- [Textausschnitt]

▼

Hallo Thierry,
zuerst einmal bist Du mir nichts schuldig. Und dann, bevor ich Dir antworte, sage ich Dir schon einmal, dass ich nur noch bis Montag erreichbar bin und dann erst wieder ab 30. August.
Nun zu Deinen Fragen:
Unter „Cross-Presentation“ versteht man die Präsentation von phagozytiertem Antigen über MHC-Klasse I (normalerweise werden diese ja über MHC-Klasse II präsentiert) durch Antigen-präsentierende Zellen. In vivo ist dieser Prozess nur sicher für Dendritische Zellen bewiesen (Für Makrophagen sicher in vitro und vermutlich für B-Zellen).
Und damit wären wir auch schon beim größten Problem. Obwohl der Prozess vor 25 Jahren entdeckt wurde, gibt es dazu heute mehr Unklarheiten als Bewiesenes. Deshalb beschränke ich mich auf gut abgesicherte Daten.
„Cross-Presentation“ dient der Kommunikation von Antigen-präsentierenden Zellen (APZs) mit cytotoxischen (CD8)T-Zellen. Sie kann sowohl zur Aktivierung dieser Zellen führen, als auch zur Anergie („Abschaltung“).
Dies erklärt sich aus dem Sinn, den die „Cross-Presentation“ für die Immunabwehr darstellt. CD8-T-Zellen erkennen ja nur MHC-Klasse I und NICHT MHC-Klasse II. Das macht insofern Sinn, als dass Peptide von Viren und Tumorzellen, da sie im Cytoplasma vorliegen und prozessiert werden, über MHC-Klasse I präsentiert werden. CD8-T-Zellen zeigen aber nur eine geringe Zytotoxizität gegenüber Zellen, die Ihnen „ihr“ Antigen präsentieren, solange sie nicht von APZs aktiviert wurden (ihre „Brüder“, die T-Helfer-Zellen sind sogar darauf angewiesen, um überhaupt aktiv zu werden). Nun befällt aber nicht jeder Virus auch APZs und die wenigsten Tumoren entstehen aus APZs selbst. Wie soll also eine effektive Immunantwort gegen virusbefallene Zellen bzw. Tumorzellen erfolgen, wenn die APZs die CD8-T-Zellen nicht aktivieren können, weil sie die freigesetzten Viren und Tumorantigene zwar fressen, aber den CD8-T-Zellen nicht zeigen können, weil alles was phagozytiert wird über MHC-Klasse II präsentiert wird?

▲

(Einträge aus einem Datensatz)
▼

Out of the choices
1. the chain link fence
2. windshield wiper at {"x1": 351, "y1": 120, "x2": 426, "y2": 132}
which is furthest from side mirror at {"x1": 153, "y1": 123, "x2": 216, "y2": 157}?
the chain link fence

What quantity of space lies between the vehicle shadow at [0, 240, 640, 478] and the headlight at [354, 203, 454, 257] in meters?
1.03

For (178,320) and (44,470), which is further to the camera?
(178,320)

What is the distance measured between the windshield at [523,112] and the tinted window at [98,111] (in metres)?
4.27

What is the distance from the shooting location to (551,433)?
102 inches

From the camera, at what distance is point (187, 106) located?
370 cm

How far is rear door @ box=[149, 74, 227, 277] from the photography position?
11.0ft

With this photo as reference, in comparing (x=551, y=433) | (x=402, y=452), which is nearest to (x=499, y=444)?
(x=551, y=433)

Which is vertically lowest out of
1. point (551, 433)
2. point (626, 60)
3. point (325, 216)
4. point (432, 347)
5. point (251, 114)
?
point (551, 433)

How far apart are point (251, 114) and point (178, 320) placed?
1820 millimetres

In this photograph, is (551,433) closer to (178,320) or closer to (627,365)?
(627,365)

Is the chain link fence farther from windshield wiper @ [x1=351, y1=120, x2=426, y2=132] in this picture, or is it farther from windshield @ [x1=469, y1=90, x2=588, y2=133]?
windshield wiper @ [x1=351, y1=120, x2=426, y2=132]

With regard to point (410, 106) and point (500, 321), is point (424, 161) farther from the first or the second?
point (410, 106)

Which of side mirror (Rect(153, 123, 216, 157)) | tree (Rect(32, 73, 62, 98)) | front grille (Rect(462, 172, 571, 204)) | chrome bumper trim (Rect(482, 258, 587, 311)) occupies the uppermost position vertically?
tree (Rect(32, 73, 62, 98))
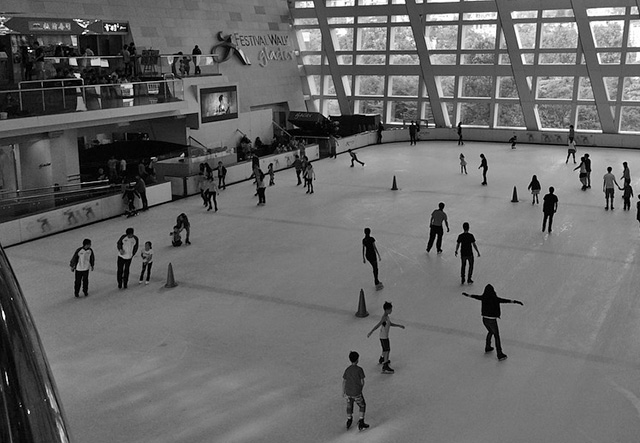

▲

- [Arbeitsauftrag 1]
Beantworte die folgenden Fragen zum Text über Cross-Presentation.
(a) Für welche Zellen ist der Prozess laut Text in vivo sicher bewiesen?
(b) Vor wie vielen Jahren wurde der Prozess entdeckt?
(c) Welche MHC-Klasse erkennen CD8-T-Zellen?
- [Arbeitsauftrag 2]
Setze den Text über Cross-Presentation nach seinem letzten Satz fort.

- [Antwort 1]
(a) Für Dendritische Zellen.
(b) Vor 25 Jahren.
(c) Nur MHC-Klasse I, nicht MHC-Klasse II.

- [Antwort 2]
Die perfekte Lösung hierfür ist die „Cross-Presentation“, also das was gefressen wird über MHC-Klasse I zu präsentieren.
Bis hierhin ist die Sache logisch und schön, aber dann beginnen auch schon die Unklarheiten und zu den meisten Fragen gibt es bis heute keine befriedigenden Antworten.
Ein Beispiel, dass einem sofort einfällt, wäre:
Wie entscheidet die APZ, ob das phagozytierte Antigen über MHCI oder MHCII präsentiert wird oder wird es einfach über beide präsentiert?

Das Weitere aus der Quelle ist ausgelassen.